Extracted page text data:

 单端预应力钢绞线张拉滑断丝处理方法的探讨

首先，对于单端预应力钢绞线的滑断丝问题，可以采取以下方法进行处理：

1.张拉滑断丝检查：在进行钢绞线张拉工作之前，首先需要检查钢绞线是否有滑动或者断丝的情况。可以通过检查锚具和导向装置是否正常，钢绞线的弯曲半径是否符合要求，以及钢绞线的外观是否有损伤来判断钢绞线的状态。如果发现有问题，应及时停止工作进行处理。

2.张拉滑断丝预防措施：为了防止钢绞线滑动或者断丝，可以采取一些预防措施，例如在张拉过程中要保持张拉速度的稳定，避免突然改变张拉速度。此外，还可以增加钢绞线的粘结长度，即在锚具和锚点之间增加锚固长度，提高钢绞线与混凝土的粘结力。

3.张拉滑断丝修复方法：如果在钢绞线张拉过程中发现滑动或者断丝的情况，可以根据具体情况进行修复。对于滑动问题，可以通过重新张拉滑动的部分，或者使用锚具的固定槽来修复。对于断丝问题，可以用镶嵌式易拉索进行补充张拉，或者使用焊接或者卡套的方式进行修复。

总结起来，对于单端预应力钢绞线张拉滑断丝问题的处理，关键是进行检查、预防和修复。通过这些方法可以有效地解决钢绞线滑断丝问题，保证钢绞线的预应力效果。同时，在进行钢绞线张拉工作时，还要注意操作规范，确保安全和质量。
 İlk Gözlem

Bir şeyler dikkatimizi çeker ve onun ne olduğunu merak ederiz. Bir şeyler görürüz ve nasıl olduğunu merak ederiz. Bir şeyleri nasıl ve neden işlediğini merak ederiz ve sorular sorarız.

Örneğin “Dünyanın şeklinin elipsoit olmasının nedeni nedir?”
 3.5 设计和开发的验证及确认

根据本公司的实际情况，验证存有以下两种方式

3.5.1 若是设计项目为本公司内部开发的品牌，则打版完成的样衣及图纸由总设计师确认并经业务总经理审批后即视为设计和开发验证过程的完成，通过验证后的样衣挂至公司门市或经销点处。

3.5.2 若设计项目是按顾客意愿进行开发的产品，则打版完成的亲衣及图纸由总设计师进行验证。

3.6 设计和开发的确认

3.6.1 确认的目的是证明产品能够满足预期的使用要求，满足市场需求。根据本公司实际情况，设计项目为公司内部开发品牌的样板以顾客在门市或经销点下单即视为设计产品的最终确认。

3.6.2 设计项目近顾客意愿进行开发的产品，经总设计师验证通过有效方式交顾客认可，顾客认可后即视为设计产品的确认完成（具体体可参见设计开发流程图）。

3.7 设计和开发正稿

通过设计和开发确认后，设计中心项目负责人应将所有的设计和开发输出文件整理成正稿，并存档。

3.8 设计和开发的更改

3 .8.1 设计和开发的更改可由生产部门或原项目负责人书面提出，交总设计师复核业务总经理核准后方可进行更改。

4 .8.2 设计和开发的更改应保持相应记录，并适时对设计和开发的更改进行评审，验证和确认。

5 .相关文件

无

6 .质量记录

--

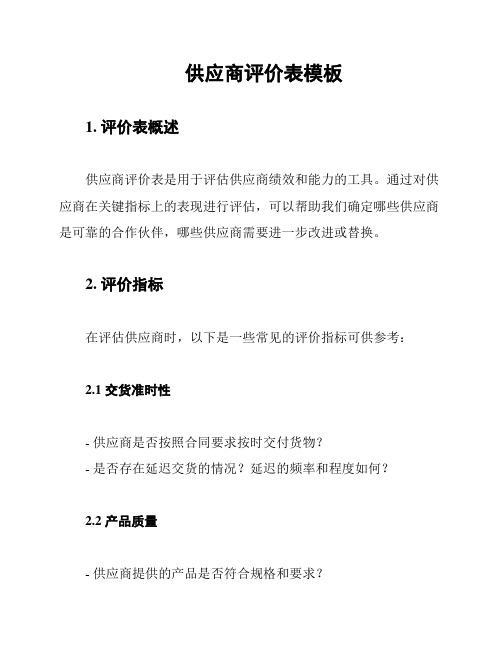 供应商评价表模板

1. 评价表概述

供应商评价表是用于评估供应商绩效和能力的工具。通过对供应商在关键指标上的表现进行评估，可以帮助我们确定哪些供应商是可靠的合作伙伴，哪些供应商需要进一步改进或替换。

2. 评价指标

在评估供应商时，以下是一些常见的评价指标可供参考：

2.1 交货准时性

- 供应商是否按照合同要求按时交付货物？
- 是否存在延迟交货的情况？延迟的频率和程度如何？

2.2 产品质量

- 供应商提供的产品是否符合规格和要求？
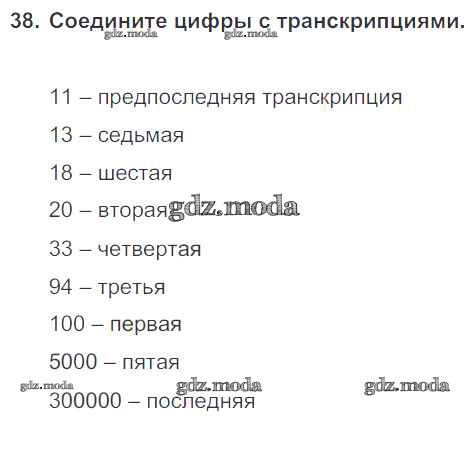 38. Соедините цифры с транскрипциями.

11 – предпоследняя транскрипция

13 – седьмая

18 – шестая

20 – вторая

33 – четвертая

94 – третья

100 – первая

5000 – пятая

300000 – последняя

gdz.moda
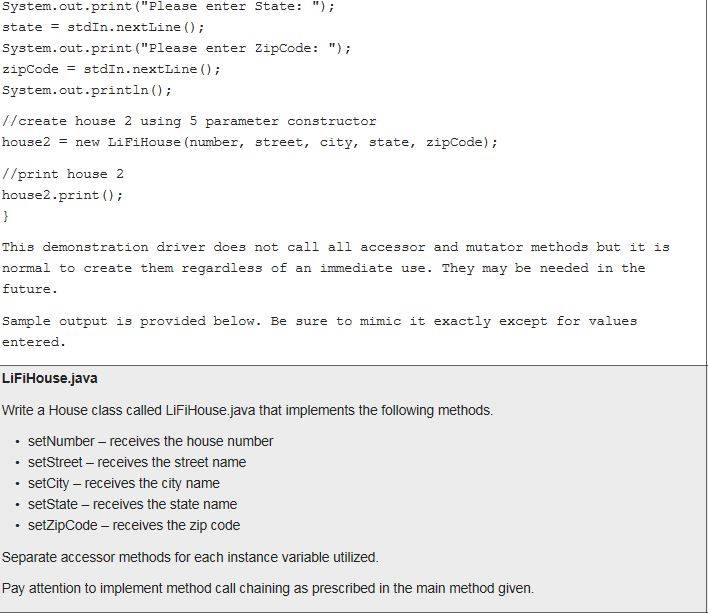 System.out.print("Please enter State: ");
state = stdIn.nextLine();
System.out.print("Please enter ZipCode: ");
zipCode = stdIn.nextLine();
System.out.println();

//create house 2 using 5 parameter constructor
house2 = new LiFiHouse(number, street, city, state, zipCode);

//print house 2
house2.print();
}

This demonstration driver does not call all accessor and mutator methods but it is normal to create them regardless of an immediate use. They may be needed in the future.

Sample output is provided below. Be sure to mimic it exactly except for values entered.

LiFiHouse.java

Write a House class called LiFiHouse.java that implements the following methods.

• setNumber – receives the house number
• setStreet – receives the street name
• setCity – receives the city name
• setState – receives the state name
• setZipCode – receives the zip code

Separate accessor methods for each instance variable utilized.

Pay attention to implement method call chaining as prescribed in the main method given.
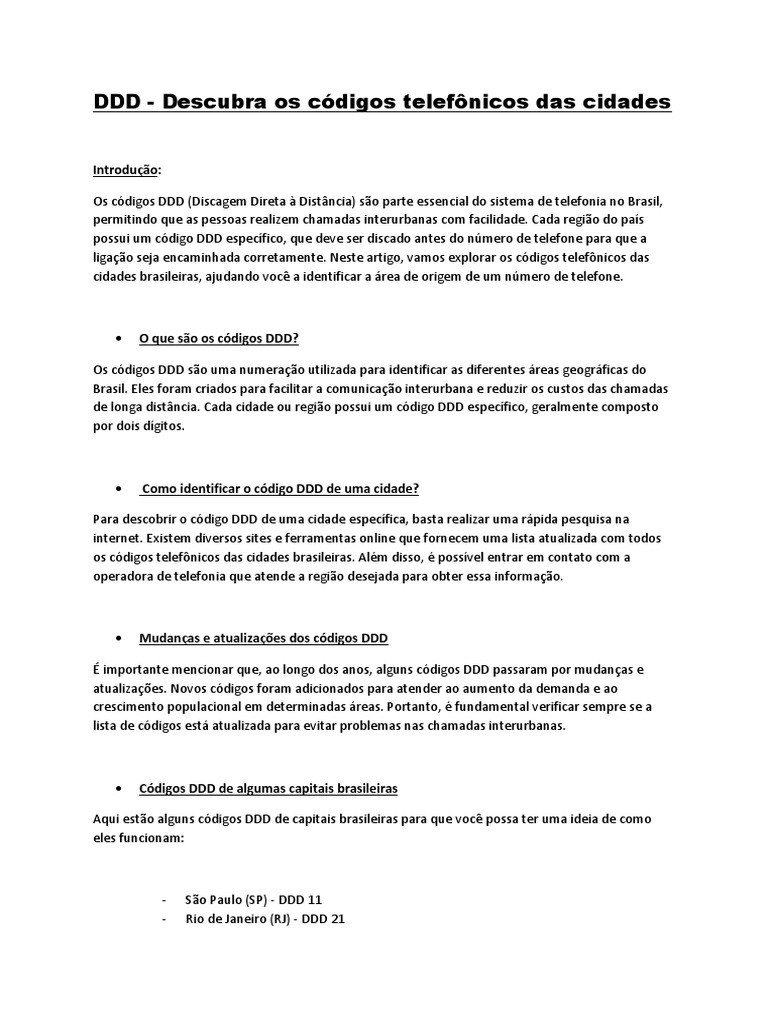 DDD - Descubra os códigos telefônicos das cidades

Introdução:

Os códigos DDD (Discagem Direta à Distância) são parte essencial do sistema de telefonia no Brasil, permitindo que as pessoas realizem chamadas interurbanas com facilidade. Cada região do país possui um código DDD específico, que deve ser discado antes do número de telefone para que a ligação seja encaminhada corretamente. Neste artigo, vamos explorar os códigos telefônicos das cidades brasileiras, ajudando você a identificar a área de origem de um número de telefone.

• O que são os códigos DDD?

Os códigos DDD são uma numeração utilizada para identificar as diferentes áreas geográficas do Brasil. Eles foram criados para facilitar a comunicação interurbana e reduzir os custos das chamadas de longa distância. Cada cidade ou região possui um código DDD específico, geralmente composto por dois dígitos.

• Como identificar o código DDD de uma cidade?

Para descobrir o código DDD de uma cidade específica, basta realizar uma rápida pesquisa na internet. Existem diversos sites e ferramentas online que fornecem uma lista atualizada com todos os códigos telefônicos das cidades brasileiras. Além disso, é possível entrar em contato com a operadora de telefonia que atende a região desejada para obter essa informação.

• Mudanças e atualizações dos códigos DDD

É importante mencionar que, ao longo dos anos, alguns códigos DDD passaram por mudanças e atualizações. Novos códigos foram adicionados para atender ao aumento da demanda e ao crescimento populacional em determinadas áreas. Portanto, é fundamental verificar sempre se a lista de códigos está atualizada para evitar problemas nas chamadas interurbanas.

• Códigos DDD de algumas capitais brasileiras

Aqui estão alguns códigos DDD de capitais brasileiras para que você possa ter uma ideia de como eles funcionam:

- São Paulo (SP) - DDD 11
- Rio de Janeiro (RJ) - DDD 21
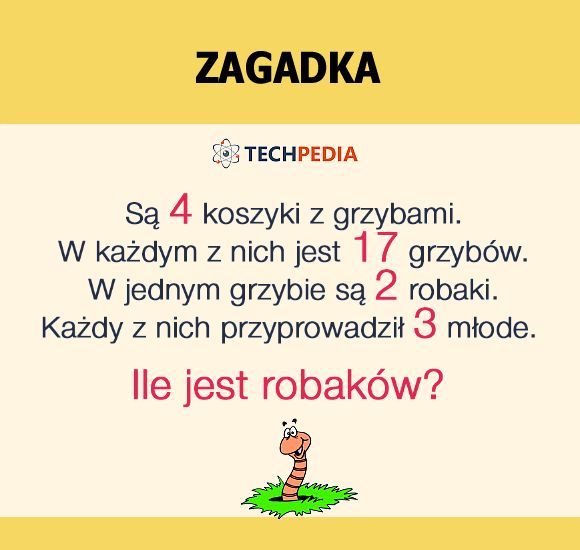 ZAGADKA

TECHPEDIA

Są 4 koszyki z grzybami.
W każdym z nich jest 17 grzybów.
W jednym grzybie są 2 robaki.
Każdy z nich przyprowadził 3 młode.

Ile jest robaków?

--

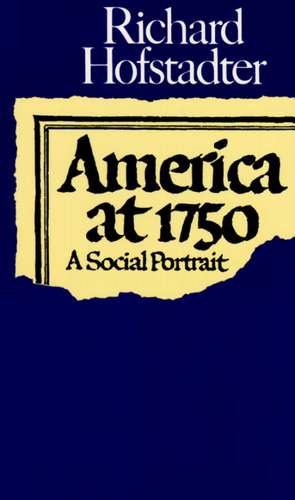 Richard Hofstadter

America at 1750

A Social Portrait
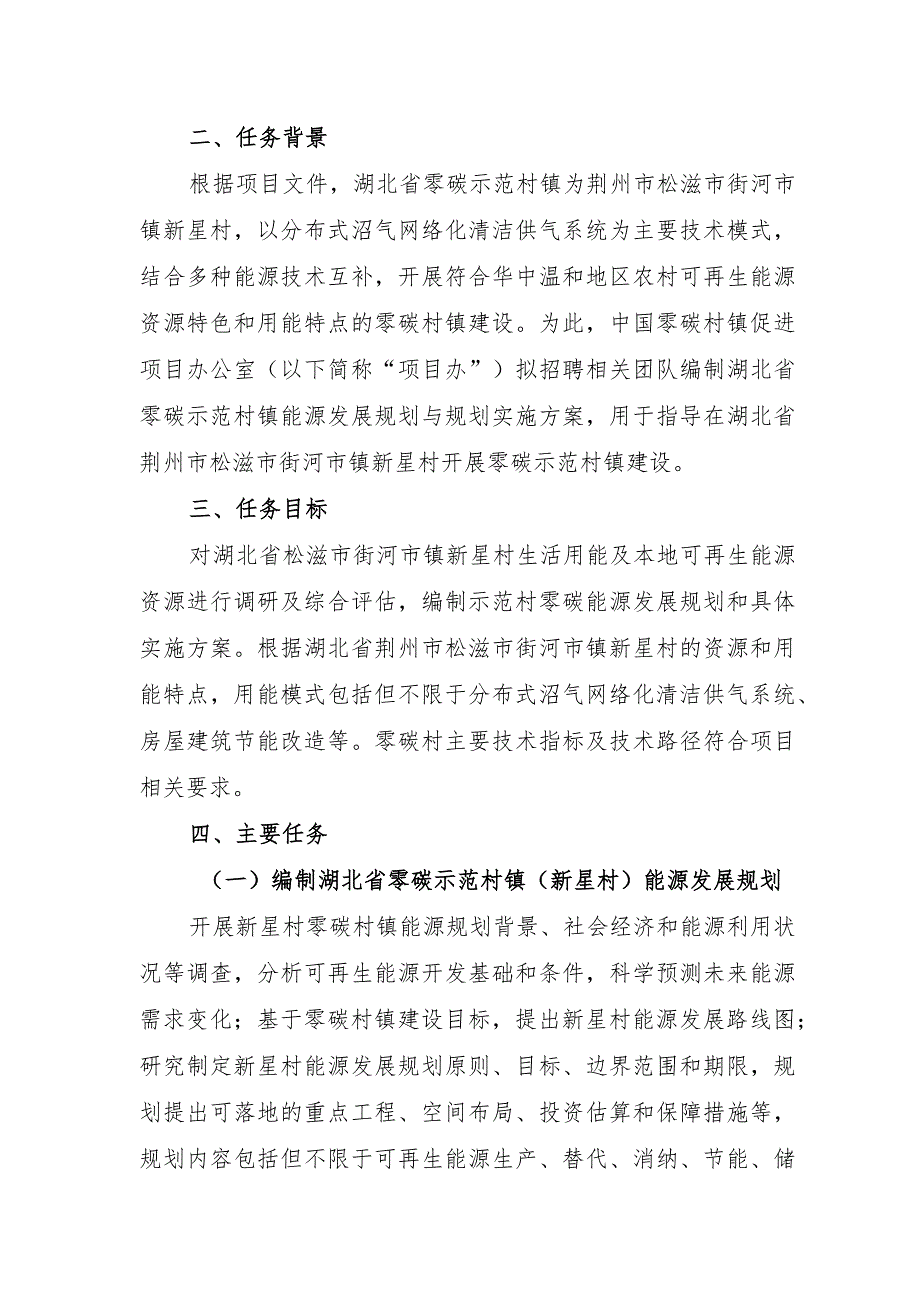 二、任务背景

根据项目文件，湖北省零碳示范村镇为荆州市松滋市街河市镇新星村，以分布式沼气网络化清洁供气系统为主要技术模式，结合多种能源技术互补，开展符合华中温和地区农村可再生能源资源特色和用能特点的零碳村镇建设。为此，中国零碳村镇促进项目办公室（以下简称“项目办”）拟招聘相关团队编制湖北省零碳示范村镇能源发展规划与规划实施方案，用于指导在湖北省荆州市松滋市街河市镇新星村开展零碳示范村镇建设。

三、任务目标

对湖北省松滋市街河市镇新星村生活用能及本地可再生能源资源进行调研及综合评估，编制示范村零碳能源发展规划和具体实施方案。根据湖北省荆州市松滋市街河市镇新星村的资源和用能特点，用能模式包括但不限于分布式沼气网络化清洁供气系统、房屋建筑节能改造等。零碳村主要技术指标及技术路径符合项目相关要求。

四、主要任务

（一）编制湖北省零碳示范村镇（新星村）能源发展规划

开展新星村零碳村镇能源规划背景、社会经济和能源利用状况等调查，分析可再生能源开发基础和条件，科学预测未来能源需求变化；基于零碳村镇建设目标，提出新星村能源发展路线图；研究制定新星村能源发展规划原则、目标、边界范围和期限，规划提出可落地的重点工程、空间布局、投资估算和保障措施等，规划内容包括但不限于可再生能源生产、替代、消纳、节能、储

--- Work instruction ---
Look above for the line with "Para descobrir o" and the line with "Ile jest robaków?". Give again exactly those two lines and all lines between them, pictures excluded.

--- Written response ---
Para descobrir o código DDD de uma cidade específica, basta realizar uma rápida pesquisa na internet. Existem diversos sites e ferramentas online que fornecem uma lista atualizada com todos os códigos telefônicos das cidades brasileiras. Além disso, é possível entrar em contato com a operadora de telefonia que atende a região desejada para obter essa informação.

• Mudanças e atualizações dos códigos DDD

É importante mencionar que, ao longo dos anos, alguns códigos DDD passaram por mudanças e atualizações. Novos códigos foram adicionados para atender ao aumento da demanda e ao crescimento populacional em determinadas áreas. Portanto, é fundamental verificar sempre se a lista de códigos está atualizada para evitar problemas nas chamadas interurbanas.

• Códigos DDD de algumas capitais brasileiras

Aqui estão alguns códigos DDD de capitais brasileiras para que você possa ter uma ideia de como eles funcionam:

- São Paulo (SP) - DDD 11
- Rio de Janeiro (RJ) - DDD 21
 ZAGADKA

TECHPEDIA

Są 4 koszyki z grzybami.
W każdym z nich jest 17 grzybów.
W jednym grzybie są 2 robaki.
Każdy z nich przyprowadził 3 młode.

Ile jest robaków?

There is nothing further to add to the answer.